I'm curious about the viability of running Gatling effectively in virtualized environments like EC2. Off the top of my head, the lack of guarantees typically associated with virtualization translates into too many extraneous variables to the equation (e.g., memory pressure, I/O congestion, CPU starvation), which in turn yield uncertainty about the measurements. In addition, there's the impact (again nondeterministic) of the network between the node where Gatling runs, and the nod(e) where the simulation connects to. In light of these considerations my hypothesis is that virtualization has a negative impact on performance measurements and consistent results. If anybody tried it perhaps they could share their experience and conclusions?
Obviously, it depends on the virtualization platform. But generally speaking, the Gatling system should not be the bottleneck in your test. As long as it is not, any variation in the environment caused by the virtualization of your Gatling system should be negligible compared to the time taken for the system under test to service your requests.

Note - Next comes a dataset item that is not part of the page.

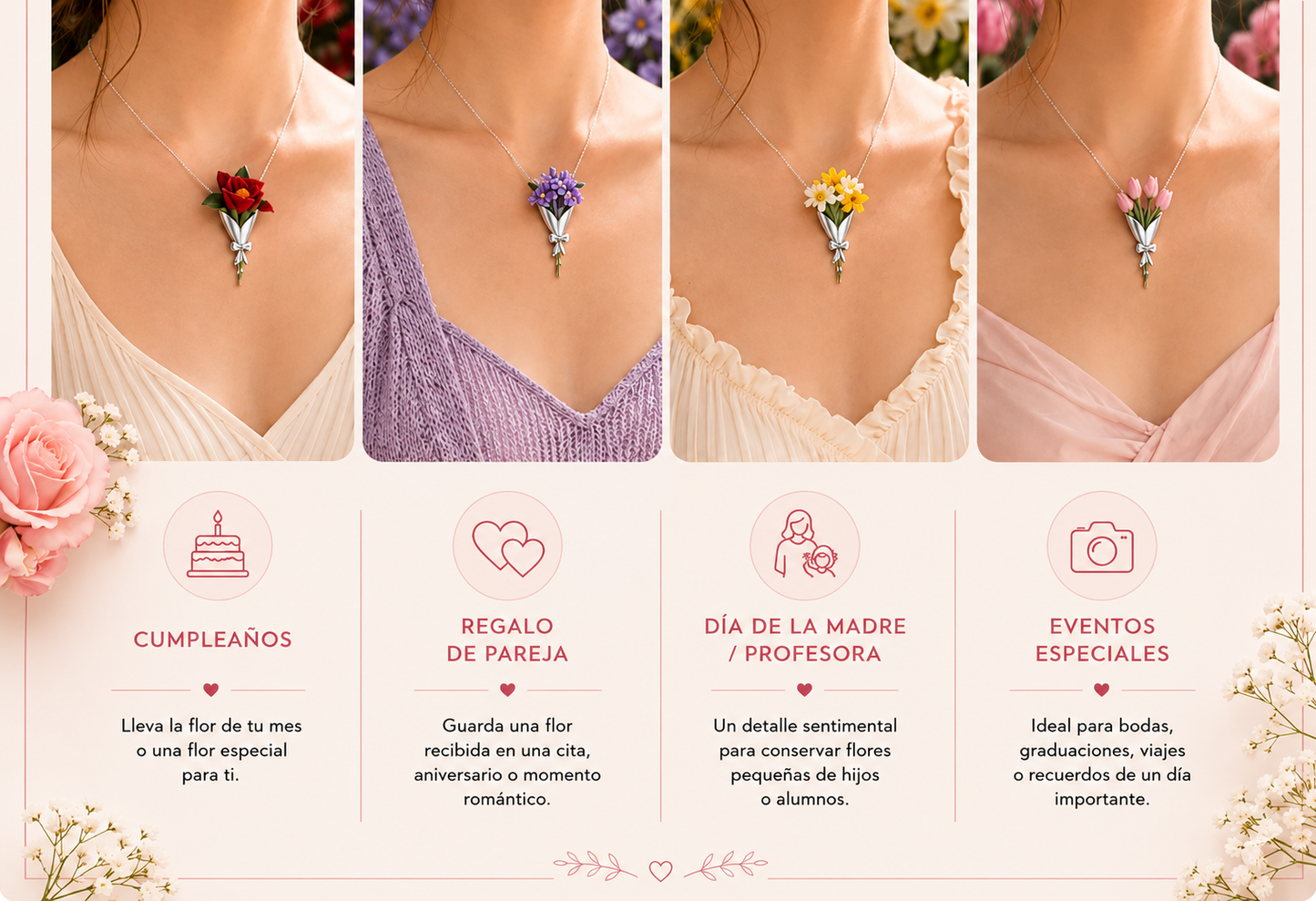 Collar De Bouquet Floral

If you are virtualizing the system under test, that is another matter. If the test is virtualized but the production system is not, then all you can say as a result of your test is that the results you obtained represent a minimum performance characteristic, and that you expect production performance to be some (unknown) degree better than that measured.
If both the test system and the production system are virtual, then you are obviously prepared to accept some minor performance penalty, in which case, just assume that the test results are representative. That is, unless the hosting company does not provide an equivalent SLA to your test environment as it does to the production environment. That is something to make sure of.